Resolved -
This incident has been resolved.
On November 27, 2023 at 18:46 UTC, we attempted to rotate our OpenID Connect (OIDC) authentication flow certificates. Due to an error in the certificate formatting, we uploaded an invalid certificate configuration that was not observed in our pre-production testing. Our background job servers were unable to start because a valid configuration is required at worker start up. As a result, users experienced delays in Pull Requests, Webhooks, Issues, Actions and Projects. Rollback of the change was slowed by the invalid certificate as our deployment system relied on the same certificate.
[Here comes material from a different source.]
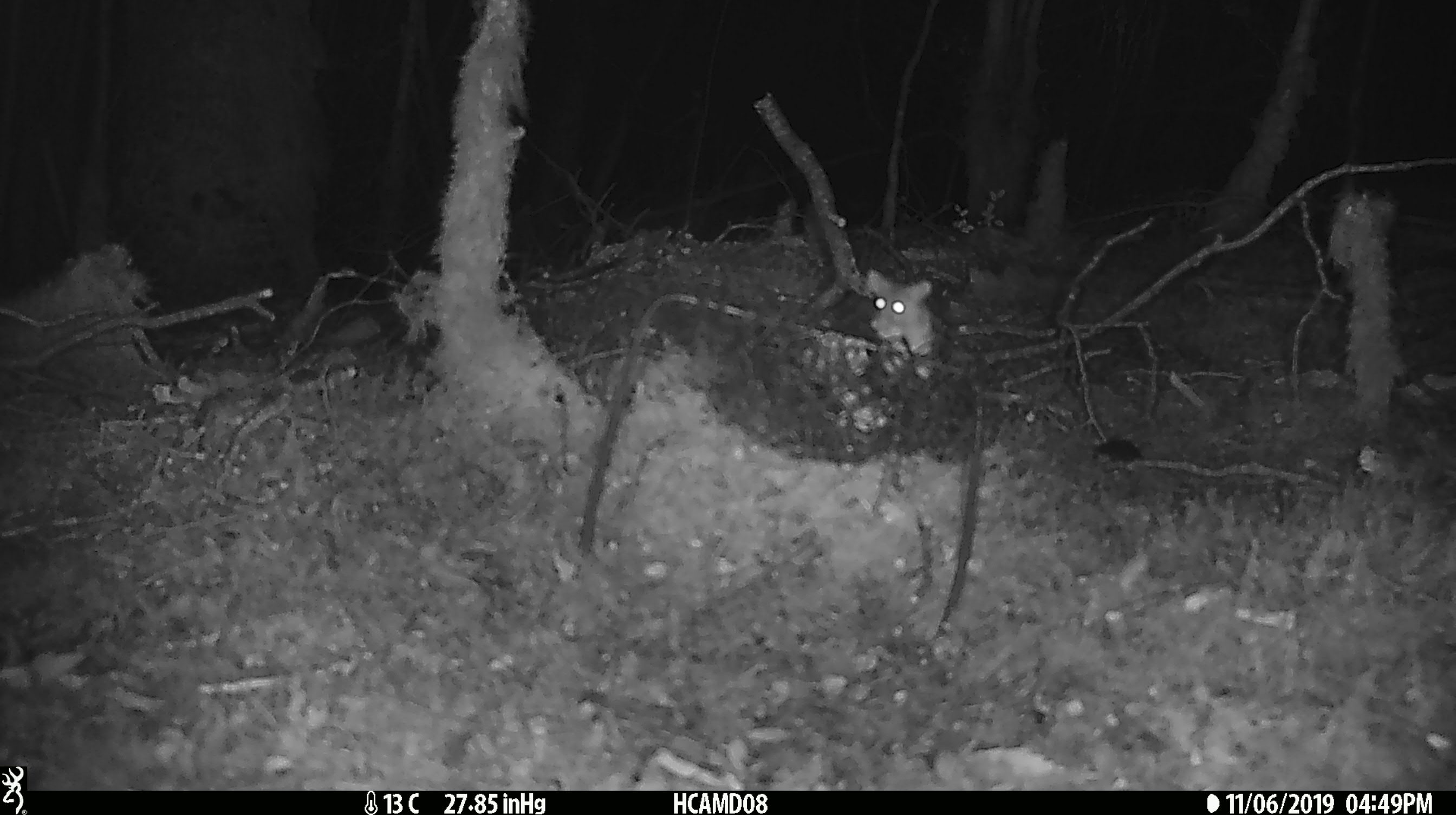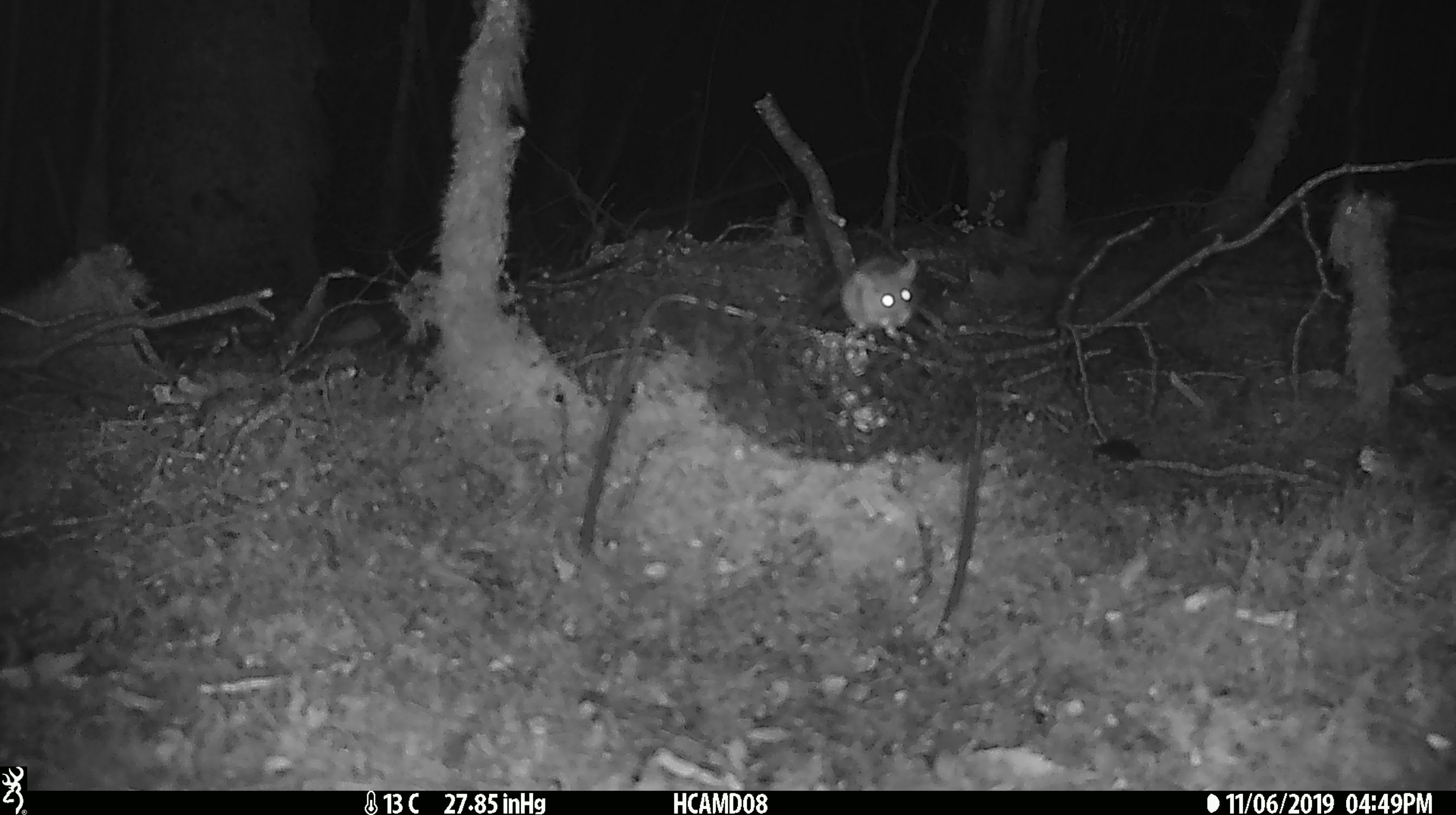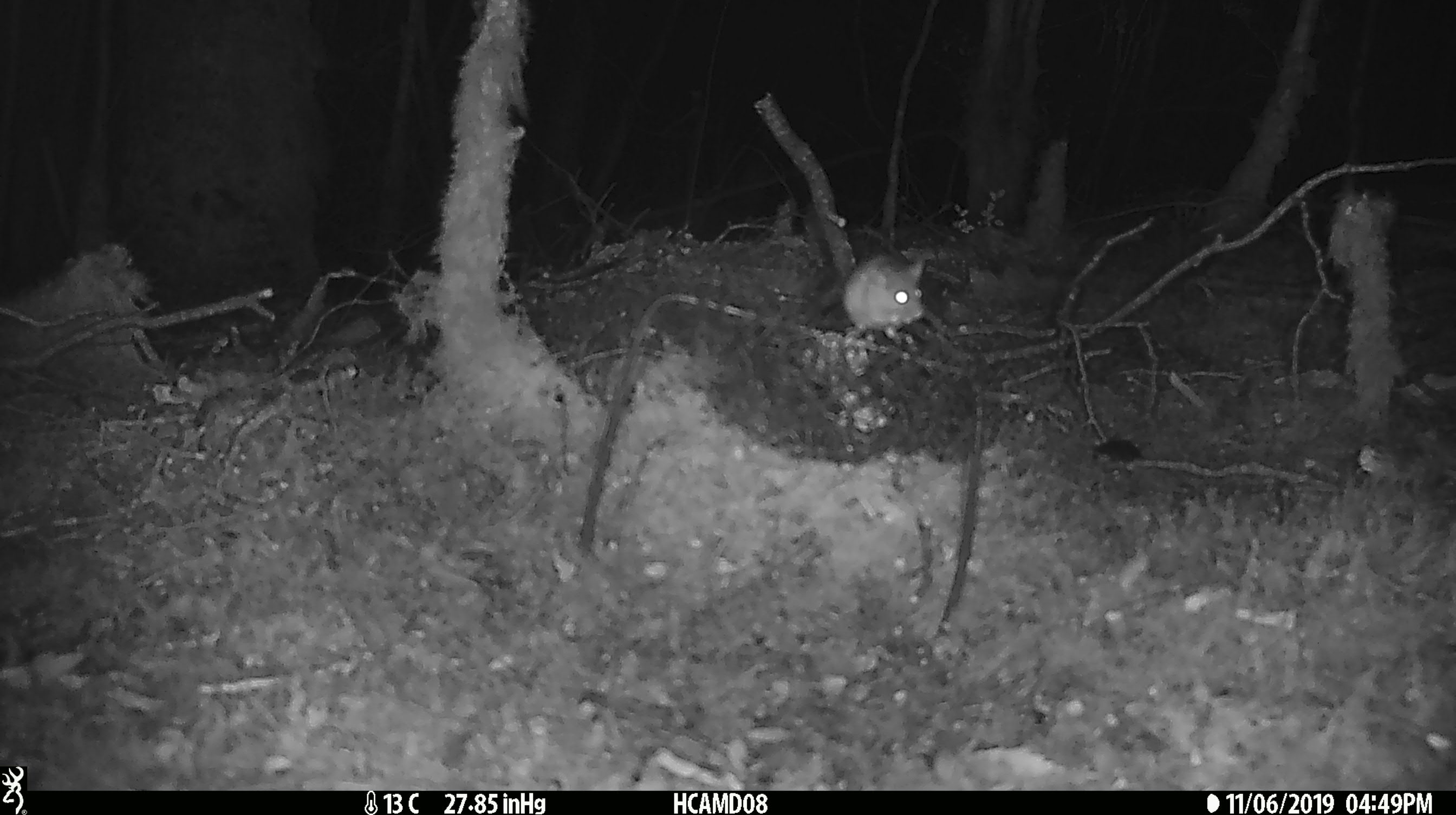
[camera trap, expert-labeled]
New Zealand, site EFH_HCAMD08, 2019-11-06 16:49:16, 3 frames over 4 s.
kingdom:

Rollback was completed at 20:35 UTC. Most services recovered by 20:44 UTC.
Delayed updates to Issues and Pull Requests were applied normally once the changes were rolled back. After the change was rolled back, a large queue of Actions-related jobs built up which included Pull Request, Pull Request review and Pull Request review comment events. About 2.3% of Actions jobs failed during the duration of the incident. Job queue times returned to normal once all remaining jobs were processed.
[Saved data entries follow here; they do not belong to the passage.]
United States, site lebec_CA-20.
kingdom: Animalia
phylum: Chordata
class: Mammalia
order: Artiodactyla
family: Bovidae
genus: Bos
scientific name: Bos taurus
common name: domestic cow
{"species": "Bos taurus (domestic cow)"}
We are working to improve our certificate testing and rotation process to reduce the risk of customer-impacting errors.
Nov 27, 21:11 UTC
Update -
Webhooks is operating normally.
Nov 27, 20:44 UTC
Update -
Issues is operating normally.
Nov 27, 20:44 UTC
Update -
Pull Requests is operating normally.
Nov 27, 20:43 UTC
Update -
Actions customers are experiencing workflow start delays as part of the ongoing PRs incident. We are seeing previously delayed runs kick off and will continue to monitor.
Nov 27, 20:39 UTC
Update -
Actions is experiencing degraded performance. We are continuing to investigate.
Nov 27, 20:30 UTC
Update -
Customers are also experiencing delays in webhook delivery and issue updates. We are seeing recovery and are continuing to monitor.
Nov 27, 20:22 UTC
Update -
Webhooks is experiencing degraded performance. We are continuing to investigate.
Nov 27, 20:16 UTC
Update -
Issues is experiencing degraded performance. We are continuing to investigate.
Nov 27, 20:16 UTC
Update -
Customers are seeing delays in pushed commits appearing on pull requests. We are currently investigating.
Nov 27, 19:46 UTC
Investigating -
We are investigating reports of degraded performance for Pull Requests
Nov 27, 19:43 UTC